**TASK:**
Return verbatim every line of the material from the line containing "As captured in" through the end of the material, both ends included.

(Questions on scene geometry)
----

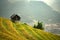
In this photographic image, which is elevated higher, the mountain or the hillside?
the mountain

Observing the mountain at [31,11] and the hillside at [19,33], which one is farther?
the mountain at [31,11]

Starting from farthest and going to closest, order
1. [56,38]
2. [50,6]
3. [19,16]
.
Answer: [50,6] → [19,16] → [56,38]

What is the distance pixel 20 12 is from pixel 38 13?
223 cm

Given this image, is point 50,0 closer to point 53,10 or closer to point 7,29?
point 53,10

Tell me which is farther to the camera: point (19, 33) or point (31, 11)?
point (31, 11)

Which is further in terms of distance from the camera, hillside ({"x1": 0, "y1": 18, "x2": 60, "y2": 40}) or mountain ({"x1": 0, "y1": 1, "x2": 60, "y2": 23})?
mountain ({"x1": 0, "y1": 1, "x2": 60, "y2": 23})

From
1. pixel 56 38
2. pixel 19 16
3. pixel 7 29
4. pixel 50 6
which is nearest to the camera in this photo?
pixel 7 29

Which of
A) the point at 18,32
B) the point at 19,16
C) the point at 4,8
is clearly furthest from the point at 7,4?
the point at 18,32

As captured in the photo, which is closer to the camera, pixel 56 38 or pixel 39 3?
pixel 56 38

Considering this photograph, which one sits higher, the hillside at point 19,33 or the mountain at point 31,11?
the mountain at point 31,11

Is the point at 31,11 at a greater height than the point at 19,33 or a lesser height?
greater

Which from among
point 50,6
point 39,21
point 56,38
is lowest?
point 56,38

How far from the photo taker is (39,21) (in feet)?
85.7

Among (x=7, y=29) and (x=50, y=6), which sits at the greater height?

----

**COMPLETE RESPONSE:**
As captured in the photo, which is closer to the camera, pixel 56 38 or pixel 39 3?
pixel 56 38

Considering this photograph, which one sits higher, the hillside at point 19,33 or the mountain at point 31,11?
the mountain at point 31,11

Is the point at 31,11 at a greater height than the point at 19,33 or a lesser height?
greater

Which from among
point 50,6
point 39,21
point 56,38
is lowest?
point 56,38

How far from the photo taker is (39,21) (in feet)?
85.7

Among (x=7, y=29) and (x=50, y=6), which sits at the greater height?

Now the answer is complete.